▶ _DATA UNDER STUDY_:
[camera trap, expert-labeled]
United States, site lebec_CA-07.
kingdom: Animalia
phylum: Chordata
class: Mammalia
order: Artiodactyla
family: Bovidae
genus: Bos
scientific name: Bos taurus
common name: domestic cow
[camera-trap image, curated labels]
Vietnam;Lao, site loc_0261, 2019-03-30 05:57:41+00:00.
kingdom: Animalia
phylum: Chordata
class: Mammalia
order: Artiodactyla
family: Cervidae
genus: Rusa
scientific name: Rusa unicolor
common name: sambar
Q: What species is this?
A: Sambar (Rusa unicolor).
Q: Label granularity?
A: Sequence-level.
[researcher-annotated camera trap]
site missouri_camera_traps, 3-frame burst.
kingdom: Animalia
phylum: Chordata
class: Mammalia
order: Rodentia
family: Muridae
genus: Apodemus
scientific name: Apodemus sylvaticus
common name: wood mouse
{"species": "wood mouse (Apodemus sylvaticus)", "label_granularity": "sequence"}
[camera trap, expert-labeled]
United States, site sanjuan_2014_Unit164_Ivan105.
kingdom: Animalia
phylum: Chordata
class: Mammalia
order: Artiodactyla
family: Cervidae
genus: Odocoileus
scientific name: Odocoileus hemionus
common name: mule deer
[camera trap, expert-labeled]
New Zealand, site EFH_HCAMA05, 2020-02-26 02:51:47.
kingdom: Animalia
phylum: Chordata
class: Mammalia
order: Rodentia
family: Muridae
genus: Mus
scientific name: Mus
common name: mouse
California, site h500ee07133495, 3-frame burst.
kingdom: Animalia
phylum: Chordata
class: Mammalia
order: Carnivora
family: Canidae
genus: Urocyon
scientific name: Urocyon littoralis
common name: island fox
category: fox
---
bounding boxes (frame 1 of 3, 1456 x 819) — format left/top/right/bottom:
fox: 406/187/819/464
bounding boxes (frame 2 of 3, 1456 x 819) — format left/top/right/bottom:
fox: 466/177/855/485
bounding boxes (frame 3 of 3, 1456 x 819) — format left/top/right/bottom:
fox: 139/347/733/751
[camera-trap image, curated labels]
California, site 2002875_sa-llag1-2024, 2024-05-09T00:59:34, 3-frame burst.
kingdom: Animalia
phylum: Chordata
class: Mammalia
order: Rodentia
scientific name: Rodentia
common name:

▶ _WHAT IS NEEDED_: What is needed is an exact repetition of all the entries above.

▶ _RESULT OF THIS EXERCISE_:
[camera trap, expert-labeled]
United States, site lebec_CA-07.
kingdom: Animalia
phylum: Chordata
class: Mammalia
order: Artiodactyla
family: Bovidae
genus: Bos
scientific name: Bos taurus
common name: domestic cow
[camera-trap image, curated labels]
Vietnam;Lao, site loc_0261, 2019-03-30 05:57:41+00:00.
kingdom: Animalia
phylum: Chordata
class: Mammalia
order: Artiodactyla
family: Cervidae
genus: Rusa
scientific name: Rusa unicolor
common name: sambar
Q: What species is this?
A: Sambar (Rusa unicolor).
Q: Label granularity?
A: Sequence-level.
[researcher-annotated camera trap]
site missouri_camera_traps, 3-frame burst.
kingdom: Animalia
phylum: Chordata
class: Mammalia
order: Rodentia
family: Muridae
genus: Apodemus
scientific name: Apodemus sylvaticus
common name: wood mouse
{"species": "wood mouse (Apodemus sylvaticus)", "label_granularity": "sequence"}
[camera trap, expert-labeled]
United States, site sanjuan_2014_Unit164_Ivan105.
kingdom: Animalia
phylum: Chordata
class: Mammalia
order: Artiodactyla
family: Cervidae
genus: Odocoileus
scientific name: Odocoileus hemionus
common name: mule deer
[camera trap, expert-labeled]
New Zealand, site EFH_HCAMA05, 2020-02-26 02:51:47.
kingdom: Animalia
phylum: Chordata
class: Mammalia
order: Rodentia
family: Muridae
genus: Mus
scientific name: Mus
common name: mouse
California, site h500ee07133495, 3-frame burst.
kingdom: Animalia
phylum: Chordata
class: Mammalia
order: Carnivora
family: Canidae
genus: Urocyon
scientific name: Urocyon littoralis
common name: island fox
category: fox
---
bounding boxes (frame 1 of 3, 1456 x 819) — format left/top/right/bottom:
fox: 406/187/819/464
bounding boxes (frame 2 of 3, 1456 x 819) — format left/top/right/bottom:
fox: 466/177/855/485
bounding boxes (frame 3 of 3, 1456 x 819) — format left/top/right/bottom:
fox: 139/347/733/751
[camera-trap image, curated labels]
California, site 2002875_sa-llag1-2024, 2024-05-09T00:59:34, 3-frame burst.
kingdom: Animalia
phylum: Chordata
class: Mammalia
order: Rodentia
scientific name: Rodentia
common name:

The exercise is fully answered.